To observe how salary-rating relationships differ across locations.

Insights:
Can reveal regional differences in pay fairness or compensation strategy.

Business Impact:
Useful for salary benchmarking across states and employer types.

**Chart 12 – Count of Jobs by Revenue and Ownership**

Why this chart?
To explore the intersection between company size and ownership.

Insights:
Shows where most jobs are concentrated—large private or small public firms?

Business Impact:
Helps forecast which types of companies are scaling hiring efforts.

**Chart 13 – Boxplot of Salary vs. State and Revenue**

Why this chart?
To see how salary varies by both location and company revenue.

Insights:
California pays high and even small firms do that.

Business Impact:
Aids decision-makers in setting pay structures based on geography + scale.

**Chart 14 – Heatmap: Correlation Between All Numeric Features**

Why this chart?
To find strong feature interactions.

Insights:
Shows how salary relates to rating, competitor info, etc.

Business Impact:
Can guide feature selection in modeling.

**Chart 15 – Pairplot of Key Features**

Why this chart?
To visualize bivariate relationships in compact form.

Insights:
Detects potential clustering or correlations visually.

Business Impact:
Good sanity check before modeling.

# **Model Selections**


### Linear Regression

**Model Explanation:**  
Linear Regression is a simple, interpretable algorithm that assumes a linear relationship between the input features and the target variable (average salary). It's often used as a baseline model in regression problems.

**Performance:**  
- **MSE (Mean Squared Error):** ~1087.94  
- **R² Score:** ~0.15  

These metrics suggest that the model performs poorly, capturing very little variance in the data. The assumption of linearity likely doesn't hold well for this dataset, and the model struggles to generalize.

**Business Interpretation:**  
While Linear Regression is easy to understand and implement, its poor performance indicates that the salary structure is not linearly related to the features. Hence, relying on this model for salary prediction in a real-world business scenario could lead to inaccurate estimates and misinformed decisions.


### 2. Random Forest Regressor

**Model Explanation:**  
Random Forest is an ensemble learning method that builds multiple decision trees and averages their results for regression tasks. It can capture complex, non-linear relationships and automatically handles feature interactions.

**Performance (Before Tuning):**  
- **MSE:** ~425.03  
- **R² Score:** ~0.67  

**Performance (After Hyperparameter Tuning):**  
- **MSE:** ~460-480  
- **R² Score:** ~0.62-0.63  

The untuned model surprisingly performed slightly better, showing that even default hyperparameters provide strong results.

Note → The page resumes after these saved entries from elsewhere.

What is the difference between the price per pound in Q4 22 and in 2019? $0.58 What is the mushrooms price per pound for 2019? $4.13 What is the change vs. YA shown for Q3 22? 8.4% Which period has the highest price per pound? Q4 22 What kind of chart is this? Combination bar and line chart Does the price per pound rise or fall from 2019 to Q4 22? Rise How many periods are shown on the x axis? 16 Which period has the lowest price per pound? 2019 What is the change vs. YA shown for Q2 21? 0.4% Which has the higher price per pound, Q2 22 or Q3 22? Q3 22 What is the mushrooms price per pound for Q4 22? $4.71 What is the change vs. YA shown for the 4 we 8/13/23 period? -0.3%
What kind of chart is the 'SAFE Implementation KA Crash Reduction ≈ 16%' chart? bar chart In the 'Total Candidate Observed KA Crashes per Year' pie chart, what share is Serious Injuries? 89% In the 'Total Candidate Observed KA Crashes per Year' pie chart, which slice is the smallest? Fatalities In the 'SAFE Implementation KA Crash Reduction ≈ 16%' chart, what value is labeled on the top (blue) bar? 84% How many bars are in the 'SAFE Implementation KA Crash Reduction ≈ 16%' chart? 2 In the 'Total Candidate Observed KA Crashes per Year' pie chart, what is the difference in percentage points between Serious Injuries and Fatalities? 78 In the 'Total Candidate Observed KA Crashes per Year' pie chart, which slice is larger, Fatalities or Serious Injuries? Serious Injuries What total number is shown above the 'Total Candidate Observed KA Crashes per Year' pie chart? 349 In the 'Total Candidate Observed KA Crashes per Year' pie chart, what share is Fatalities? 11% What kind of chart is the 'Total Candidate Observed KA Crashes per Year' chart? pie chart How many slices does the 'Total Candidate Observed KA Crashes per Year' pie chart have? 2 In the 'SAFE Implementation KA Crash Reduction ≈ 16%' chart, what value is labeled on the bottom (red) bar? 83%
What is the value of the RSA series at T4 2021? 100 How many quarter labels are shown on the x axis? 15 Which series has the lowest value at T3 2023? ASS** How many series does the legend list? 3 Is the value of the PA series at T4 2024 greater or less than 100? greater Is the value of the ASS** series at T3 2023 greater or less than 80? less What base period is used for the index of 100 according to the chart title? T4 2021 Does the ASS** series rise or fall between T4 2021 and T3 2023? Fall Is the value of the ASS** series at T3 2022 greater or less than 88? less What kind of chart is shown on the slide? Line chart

**Business Interpretation:**  
Random Forest provides significantly better predictive performance, suggesting it captures non-linear salary trends influenced by factors such as job state, rating, or industry. From a business standpoint, this model can offer more reliable salary predictions, supporting HR teams in decision-making, job seekers in setting expectations, and platforms in automating compensation analytics.

---

**Final Selection:**  
Given its superior performance and robustness, the **Random Forest Regressor** (untuned) is selected as the final model for salary prediction in this project.